**YOUR TASK**
From the flash memory text below, list each kind of data given as an example of what SLC or MLC flash is better suited to store, and note which type of flash each kind suits.

**EXERCISE TEXT**
"""

The flash translation layer (FTL) specification allows a flash device to look like a hard disk drive, but still have effective wear leveling. The address mapping function of the FTL enables a host to recognize a flash memory device as a hard disk drive (or as an SRAM) and to access the flash memory device in the same way as for the hard disk drive. Newer NAND flash chips have pages comprising 2048 bytes+64 bytes spare areas, and strict write requirements. Each block contains 32 pages. Each page within a memory block must be written to in sequential order, and each page must be written only once.
Recently, a data storage device, which includes at least two or more heterogeneous memory cells as illustrated in FIG. 1, was developed to solve both the performance/price problems of a data storage device. See, A Novel Memory Hierarchy for Flash Memory Based Storage Systems, by Keun Soo Yim, published in the Journal of Semiconductor Technology and Science Vol. 5 No. 4, 2005. 12. In such a data storage device having at least two or more heterogeneous memory cells as illustrated in FIG. 1 many types of flash memories (e.g., SLC and MLC flash memories) are used in order to reduce the overall storage cost. Write requests are classified into two types, “hot” and “cold”, where hot data is vulnerable to be modified in the near future. Only hot data is stored in the faster SLC flash, while the cold data is kept in slower MLC flash, or in NOR flash. The cell characteristics of the SLCs and MLCs are closely related to the chip price and the frequency of occurrence of bad blocks. A window between adjacent program states (i.e., a state-to-state window) of an MLC is narrower than a window of an SLC. Also, a margin between the edges of a threshold voltage distribution and a voltage applied to a selected word line in a read operation further decreases as the window width decreases. Thus, the probability of invalid sensing due to a process variation or a change in the temperature, the operation voltage and the voltage level of a selected word line is higher in an MLC than in an SLC. Therefore, the SLC is superior to the MLC in storing, for example, BIOS (basis input/output system) data and font data that require good storage characteristics. On the other hand, the MLC is superior to the SLC in storing, for example, voice data that have no problem even in the event of a storage failure in one or some of a large quantity of consecutive data bits.
In a write operation, the FTL performs an address mapping operation of mapping a logical address generated by a file system to a physical address of a flash memory. The address mapping table managed by the flash translation layer (FTL) are stored in metadata format in one memory block of the flash memory device. As well known in the art, the full page address mapping method is better than a log block based address mapping method in terms of the write performance but generates two or more times the quantity of metadata to be managed than the log block based address mapping method. If metadata generated as a result of full page address mapping are stored in one or a few specific memory blocks, a program erase operation may be repeatedly performed on that specific memory block. This may reduce the lifetime of that specific memory block.

"""

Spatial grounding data
"""

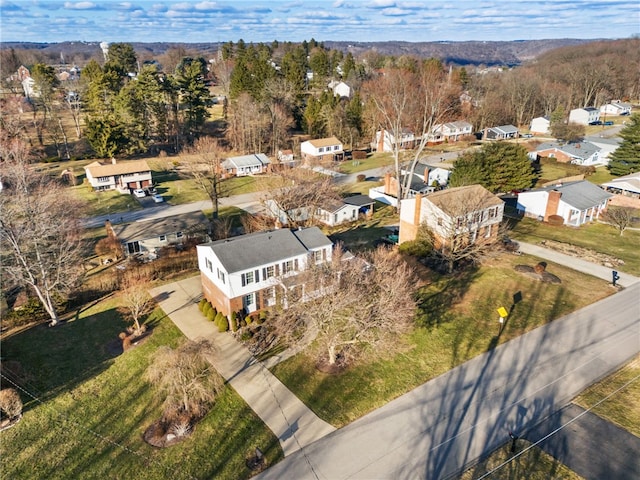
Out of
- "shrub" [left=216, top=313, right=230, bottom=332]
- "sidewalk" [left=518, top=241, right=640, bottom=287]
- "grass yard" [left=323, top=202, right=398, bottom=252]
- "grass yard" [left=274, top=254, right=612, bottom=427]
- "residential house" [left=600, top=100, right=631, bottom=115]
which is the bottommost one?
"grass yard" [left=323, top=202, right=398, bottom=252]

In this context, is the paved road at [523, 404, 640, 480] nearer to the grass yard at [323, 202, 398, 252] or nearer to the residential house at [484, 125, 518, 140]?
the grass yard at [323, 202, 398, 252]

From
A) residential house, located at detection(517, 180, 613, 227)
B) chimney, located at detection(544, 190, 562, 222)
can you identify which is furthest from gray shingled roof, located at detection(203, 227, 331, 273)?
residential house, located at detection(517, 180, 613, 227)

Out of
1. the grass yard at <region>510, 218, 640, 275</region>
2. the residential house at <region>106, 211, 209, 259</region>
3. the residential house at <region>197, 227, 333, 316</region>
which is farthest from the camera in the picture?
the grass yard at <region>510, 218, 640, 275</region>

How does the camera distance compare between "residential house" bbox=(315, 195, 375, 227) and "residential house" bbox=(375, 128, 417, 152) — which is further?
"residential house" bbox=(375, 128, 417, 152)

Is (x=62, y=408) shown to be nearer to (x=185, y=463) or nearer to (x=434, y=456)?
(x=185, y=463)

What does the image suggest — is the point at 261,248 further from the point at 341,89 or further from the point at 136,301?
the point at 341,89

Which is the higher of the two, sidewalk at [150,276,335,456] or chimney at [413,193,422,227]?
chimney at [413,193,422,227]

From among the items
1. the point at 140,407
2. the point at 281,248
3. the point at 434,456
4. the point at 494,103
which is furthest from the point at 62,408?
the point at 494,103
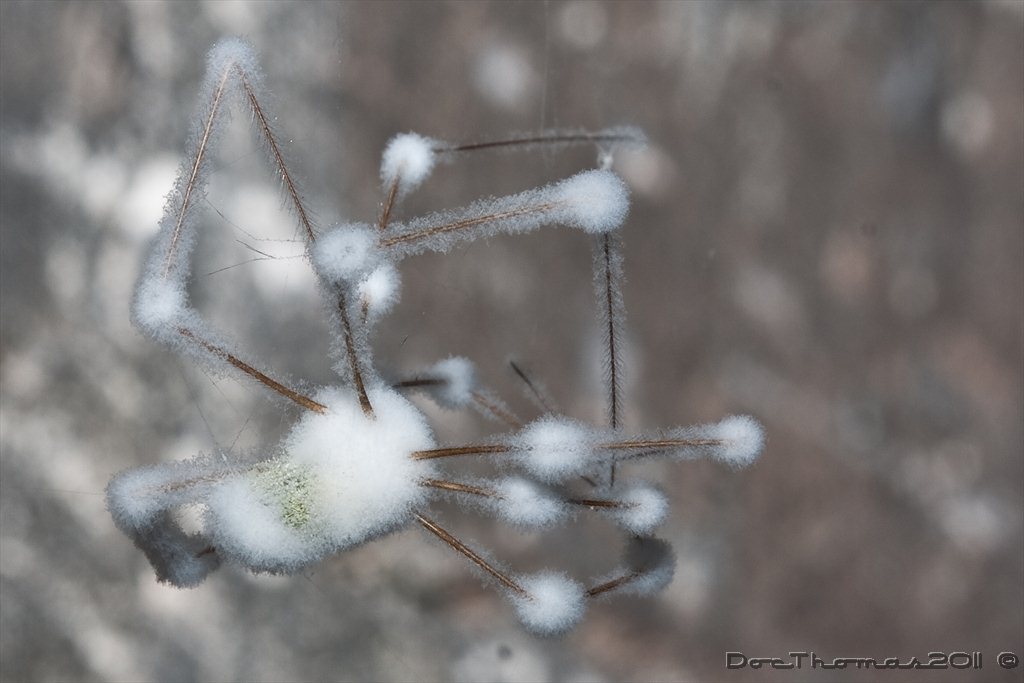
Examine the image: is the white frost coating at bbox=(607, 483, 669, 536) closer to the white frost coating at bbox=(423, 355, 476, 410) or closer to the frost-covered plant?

"""
"""

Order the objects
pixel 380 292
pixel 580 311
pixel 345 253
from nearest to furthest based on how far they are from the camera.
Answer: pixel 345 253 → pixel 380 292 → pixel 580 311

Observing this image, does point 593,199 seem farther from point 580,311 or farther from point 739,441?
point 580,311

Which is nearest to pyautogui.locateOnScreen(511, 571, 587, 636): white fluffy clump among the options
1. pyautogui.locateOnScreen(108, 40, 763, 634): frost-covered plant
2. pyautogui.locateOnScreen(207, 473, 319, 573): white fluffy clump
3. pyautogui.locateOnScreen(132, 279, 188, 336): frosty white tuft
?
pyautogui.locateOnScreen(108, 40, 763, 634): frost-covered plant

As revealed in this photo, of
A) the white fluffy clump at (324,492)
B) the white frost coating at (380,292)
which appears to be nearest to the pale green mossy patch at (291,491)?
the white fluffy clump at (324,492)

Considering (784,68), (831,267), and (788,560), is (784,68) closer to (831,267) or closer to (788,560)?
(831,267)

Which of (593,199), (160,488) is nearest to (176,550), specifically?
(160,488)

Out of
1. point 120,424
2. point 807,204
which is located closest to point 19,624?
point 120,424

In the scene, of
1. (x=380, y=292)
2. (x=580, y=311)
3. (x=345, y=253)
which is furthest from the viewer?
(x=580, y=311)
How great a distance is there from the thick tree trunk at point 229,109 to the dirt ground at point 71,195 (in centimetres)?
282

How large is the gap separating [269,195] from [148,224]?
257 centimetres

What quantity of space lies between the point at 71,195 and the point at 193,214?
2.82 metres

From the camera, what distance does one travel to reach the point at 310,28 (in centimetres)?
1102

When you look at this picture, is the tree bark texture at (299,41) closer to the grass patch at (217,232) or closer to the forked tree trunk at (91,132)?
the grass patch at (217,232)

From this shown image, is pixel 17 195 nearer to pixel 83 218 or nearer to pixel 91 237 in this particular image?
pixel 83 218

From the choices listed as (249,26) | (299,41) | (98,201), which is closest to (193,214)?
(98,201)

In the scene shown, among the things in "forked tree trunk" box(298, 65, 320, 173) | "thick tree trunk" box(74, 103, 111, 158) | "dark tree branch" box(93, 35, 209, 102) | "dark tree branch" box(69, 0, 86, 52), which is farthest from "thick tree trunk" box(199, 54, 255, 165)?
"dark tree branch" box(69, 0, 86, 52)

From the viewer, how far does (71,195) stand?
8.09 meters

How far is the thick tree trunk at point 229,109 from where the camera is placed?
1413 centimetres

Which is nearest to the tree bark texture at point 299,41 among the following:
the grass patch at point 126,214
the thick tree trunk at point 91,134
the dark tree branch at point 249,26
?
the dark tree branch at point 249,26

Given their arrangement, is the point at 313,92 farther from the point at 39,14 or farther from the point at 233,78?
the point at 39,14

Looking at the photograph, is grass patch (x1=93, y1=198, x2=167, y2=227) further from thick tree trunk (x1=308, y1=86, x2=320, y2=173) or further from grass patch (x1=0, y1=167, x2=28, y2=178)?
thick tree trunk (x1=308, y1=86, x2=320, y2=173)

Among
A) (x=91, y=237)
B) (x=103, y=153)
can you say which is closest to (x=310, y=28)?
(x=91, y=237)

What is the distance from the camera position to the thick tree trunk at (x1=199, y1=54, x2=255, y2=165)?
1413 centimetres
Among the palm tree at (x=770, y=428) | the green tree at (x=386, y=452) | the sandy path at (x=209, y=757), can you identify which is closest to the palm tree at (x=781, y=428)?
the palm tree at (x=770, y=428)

"""
"""

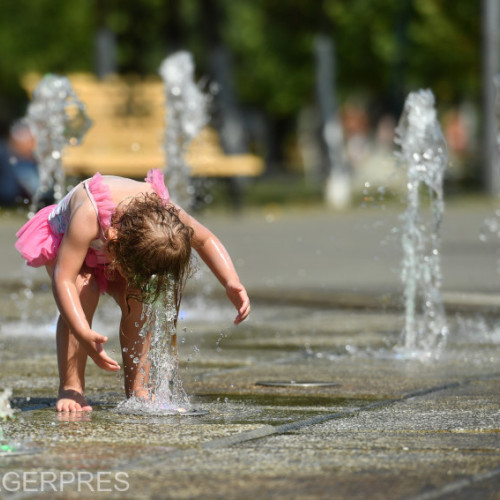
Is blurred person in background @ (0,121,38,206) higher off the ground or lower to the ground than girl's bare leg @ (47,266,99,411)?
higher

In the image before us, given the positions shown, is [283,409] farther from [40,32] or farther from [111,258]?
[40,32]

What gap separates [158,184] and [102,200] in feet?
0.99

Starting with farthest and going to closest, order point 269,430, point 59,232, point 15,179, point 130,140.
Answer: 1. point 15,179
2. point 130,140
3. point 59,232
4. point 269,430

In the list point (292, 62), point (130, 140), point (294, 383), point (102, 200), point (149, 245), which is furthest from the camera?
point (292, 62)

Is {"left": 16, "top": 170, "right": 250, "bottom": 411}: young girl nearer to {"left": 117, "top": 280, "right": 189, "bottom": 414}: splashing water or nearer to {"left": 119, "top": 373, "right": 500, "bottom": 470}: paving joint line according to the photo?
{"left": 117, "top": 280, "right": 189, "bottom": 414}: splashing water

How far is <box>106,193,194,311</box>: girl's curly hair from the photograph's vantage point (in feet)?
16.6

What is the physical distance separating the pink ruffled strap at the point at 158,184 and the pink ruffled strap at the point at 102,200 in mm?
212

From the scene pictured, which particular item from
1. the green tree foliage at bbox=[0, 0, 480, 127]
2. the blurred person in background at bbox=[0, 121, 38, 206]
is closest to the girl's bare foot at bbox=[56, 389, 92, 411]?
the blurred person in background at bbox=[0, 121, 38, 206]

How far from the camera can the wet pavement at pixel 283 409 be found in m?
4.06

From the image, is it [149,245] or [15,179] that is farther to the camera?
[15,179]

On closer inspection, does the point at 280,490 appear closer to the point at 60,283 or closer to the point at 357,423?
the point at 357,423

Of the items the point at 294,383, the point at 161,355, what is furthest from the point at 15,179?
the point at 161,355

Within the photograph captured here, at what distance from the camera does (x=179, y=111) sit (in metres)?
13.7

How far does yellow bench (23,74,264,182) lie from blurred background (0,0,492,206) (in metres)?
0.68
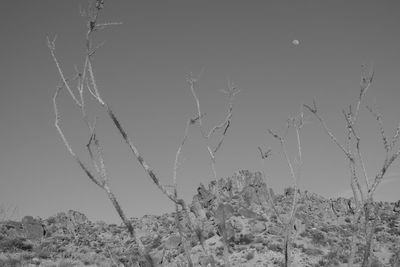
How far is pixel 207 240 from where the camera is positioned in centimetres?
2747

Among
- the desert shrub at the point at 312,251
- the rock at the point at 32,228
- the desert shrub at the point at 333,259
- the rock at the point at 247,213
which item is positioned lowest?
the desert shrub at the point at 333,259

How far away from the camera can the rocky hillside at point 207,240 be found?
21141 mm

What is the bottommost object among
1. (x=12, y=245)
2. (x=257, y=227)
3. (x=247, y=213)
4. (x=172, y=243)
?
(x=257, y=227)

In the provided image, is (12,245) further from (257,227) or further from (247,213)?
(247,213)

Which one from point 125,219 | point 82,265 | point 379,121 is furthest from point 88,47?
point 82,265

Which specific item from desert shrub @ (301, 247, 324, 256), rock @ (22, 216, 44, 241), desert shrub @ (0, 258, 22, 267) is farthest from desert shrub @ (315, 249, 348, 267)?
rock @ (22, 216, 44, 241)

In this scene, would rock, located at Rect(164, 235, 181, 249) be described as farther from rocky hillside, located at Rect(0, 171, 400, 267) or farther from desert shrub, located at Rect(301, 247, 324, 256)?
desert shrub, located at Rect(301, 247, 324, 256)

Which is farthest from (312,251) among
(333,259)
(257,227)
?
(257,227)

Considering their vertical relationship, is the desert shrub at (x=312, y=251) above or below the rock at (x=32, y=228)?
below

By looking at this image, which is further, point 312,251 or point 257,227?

"""

**SOLUTION FOR THIS PROBLEM**
- BIOS (basis input/output system) data: SLC
- Font data: SLC
- Voice data: MLC